Segundo dados oficiais do Governo Federal, até o final de agosto passado, das 3.524 comunidades quilombolas mapeadas pela Fundação Cultural Palmares (FCP), apenas 1.711 (48,55%) obtiveram o certificado de “comunidade remanescente de quilombo” e, entre 1995-2010, somente 189 (5,36%) obtiveram o reconhecimento de suas terras, por meio de 120 títulos de terra(1). Conclusão: há muitas comunidades por certificar e um número ainda maior esperando para ter seu território reconhecido e titulado.
O novo Governo Federal está diante de dois grandes desafios: em primeiro lugar, saldar a dívida deixada pelo seu antecessor; em segundo lugar, ir mais além dos resultados alcançados no que se refere à titulação das terras e territórios quilombola. A Agenda Social Quilombola, por exemplo, estabeleceu como metas em 2007 a produção de 713 Relatórios Técnicos de Identificação e Delimitação (RTIDs) e uma área total titulada e indenizada de 2.580.00 hectares; o Plano Plurianual (PPA) 2008-2011, por sua vez, previu como meta a titulação de 264 territórios quilombola, dos quais 198 somente entre 2008-2010. Passados três anos de implementação da Agenda Social Quilombola (2008-2010) foram emitidos apenas 36 títulos de terra, número bastante aquém da meta estabelecida em 2007.

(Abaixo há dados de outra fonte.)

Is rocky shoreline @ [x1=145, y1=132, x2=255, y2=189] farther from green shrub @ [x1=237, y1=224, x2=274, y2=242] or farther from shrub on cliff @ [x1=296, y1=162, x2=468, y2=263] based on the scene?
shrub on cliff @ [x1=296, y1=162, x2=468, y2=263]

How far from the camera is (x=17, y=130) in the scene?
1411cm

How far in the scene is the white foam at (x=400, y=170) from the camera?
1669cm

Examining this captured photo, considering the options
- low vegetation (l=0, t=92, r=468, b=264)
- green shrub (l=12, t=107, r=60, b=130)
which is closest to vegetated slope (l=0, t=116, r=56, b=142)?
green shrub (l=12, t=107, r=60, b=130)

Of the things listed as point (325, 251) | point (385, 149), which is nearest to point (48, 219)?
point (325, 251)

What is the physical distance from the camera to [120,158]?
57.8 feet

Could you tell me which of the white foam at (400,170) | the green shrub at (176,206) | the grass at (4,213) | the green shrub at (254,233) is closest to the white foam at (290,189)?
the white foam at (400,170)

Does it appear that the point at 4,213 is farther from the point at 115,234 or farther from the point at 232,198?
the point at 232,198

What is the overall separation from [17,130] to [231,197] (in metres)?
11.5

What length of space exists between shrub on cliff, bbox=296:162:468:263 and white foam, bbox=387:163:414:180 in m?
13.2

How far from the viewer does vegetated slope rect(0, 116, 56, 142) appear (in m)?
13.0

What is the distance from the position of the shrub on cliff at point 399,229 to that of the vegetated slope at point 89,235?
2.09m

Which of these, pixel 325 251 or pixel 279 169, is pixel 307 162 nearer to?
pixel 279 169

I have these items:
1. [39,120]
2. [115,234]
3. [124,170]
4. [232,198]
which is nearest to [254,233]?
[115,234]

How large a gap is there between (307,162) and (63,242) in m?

Enviado ao Congresso Nacional no final de agosto, o novo Plano Plurianual (PPA 2012-2015) está dividido em 65 programas temáticos, com 491 objetivos e 2.503 iniciativas. Para sua execução, o Governo federal prevê um investimento global de aproximadamente R$ 5,4 trilhões. Lamentavelmente, no novo PPA, as comunidades quilombolas não mais contam com um programa específico; na transição para o novo PPA não mais existe o programa Brasil Quilombola. Por outro lado, constatamos que as comunidades quilombola aparecem como público-alvo em treze programas temáticos, em alguns casos em ações voltadas para outros grupos sócio-culturais, como povos indígenas, ciganos, agricultores familiares e assentados etc.
De qualquer forma, é possível dizer que há um programa temático de referência para os próximos quatro anos, que se intitula Enfrentamento ao Racismo e Promoção da Igualdade Racial, e que tem na Secretaria de Políticas de Promoção da Igualdade Racial o órgão gestor responsável. A esse programa está sendo proposto pelo Governo Federal, para o ano de 2012, um orçamento no valor de R$ 73,125 milhões, e para os três anos seguintes, mais R$ 239,498 milhões, totalizando no período de 2012-2015 cerca de R$ 312,623 milhões.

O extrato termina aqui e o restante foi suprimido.